Format the records as a numbered list, beginning with the line containing "Taking the scene" and continuing through the line containing "(x=141, y=29), (x=43, y=102), (x=124, y=131)", omitting blank lines. Leave the pictures out of the answer.
>> start Material provided
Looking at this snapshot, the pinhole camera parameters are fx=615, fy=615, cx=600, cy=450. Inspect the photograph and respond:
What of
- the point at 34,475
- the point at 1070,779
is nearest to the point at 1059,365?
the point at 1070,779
>> end Material provided
>> start Material provided
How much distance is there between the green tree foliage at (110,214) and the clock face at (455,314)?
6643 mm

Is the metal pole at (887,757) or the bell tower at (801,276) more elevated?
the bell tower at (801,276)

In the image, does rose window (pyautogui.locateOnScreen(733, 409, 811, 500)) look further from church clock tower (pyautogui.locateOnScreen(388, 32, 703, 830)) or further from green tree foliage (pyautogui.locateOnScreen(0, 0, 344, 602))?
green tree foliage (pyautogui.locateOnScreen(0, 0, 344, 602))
>> end Material provided
>> start Material provided
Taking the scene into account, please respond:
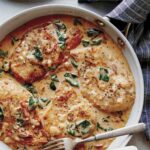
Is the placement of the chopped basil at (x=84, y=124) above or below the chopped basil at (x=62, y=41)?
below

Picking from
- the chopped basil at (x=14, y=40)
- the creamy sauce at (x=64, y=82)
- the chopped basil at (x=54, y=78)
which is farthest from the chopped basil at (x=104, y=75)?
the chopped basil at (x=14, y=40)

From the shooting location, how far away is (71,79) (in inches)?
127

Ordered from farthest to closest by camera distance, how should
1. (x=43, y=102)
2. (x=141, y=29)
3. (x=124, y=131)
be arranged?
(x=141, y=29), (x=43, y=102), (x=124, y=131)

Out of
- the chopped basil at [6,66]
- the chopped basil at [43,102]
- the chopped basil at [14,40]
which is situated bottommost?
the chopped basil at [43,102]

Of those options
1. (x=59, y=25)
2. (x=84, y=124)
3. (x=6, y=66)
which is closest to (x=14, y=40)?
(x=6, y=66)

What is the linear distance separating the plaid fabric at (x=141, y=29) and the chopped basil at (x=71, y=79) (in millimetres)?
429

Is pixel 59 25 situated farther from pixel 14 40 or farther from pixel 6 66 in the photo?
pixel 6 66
>> end Material provided
▶ [Answer to this task]:
1. Taking the scene into account, please respond:
2. Is the placement of the chopped basil at (x=84, y=124) above or below the chopped basil at (x=62, y=41)?
3. below
4. Picking from
5. - the chopped basil at (x=14, y=40)
6. - the creamy sauce at (x=64, y=82)
7. - the chopped basil at (x=54, y=78)
8. which is farthest from the chopped basil at (x=104, y=75)?
9. the chopped basil at (x=14, y=40)
10. From the shooting location, how far away is (71,79) (in inches)?
11. 127
12. Ordered from farthest to closest by camera distance, how should
13. 1. (x=43, y=102)
14. 2. (x=141, y=29)
15. 3. (x=124, y=131)
16. be arranged?
17. (x=141, y=29), (x=43, y=102), (x=124, y=131)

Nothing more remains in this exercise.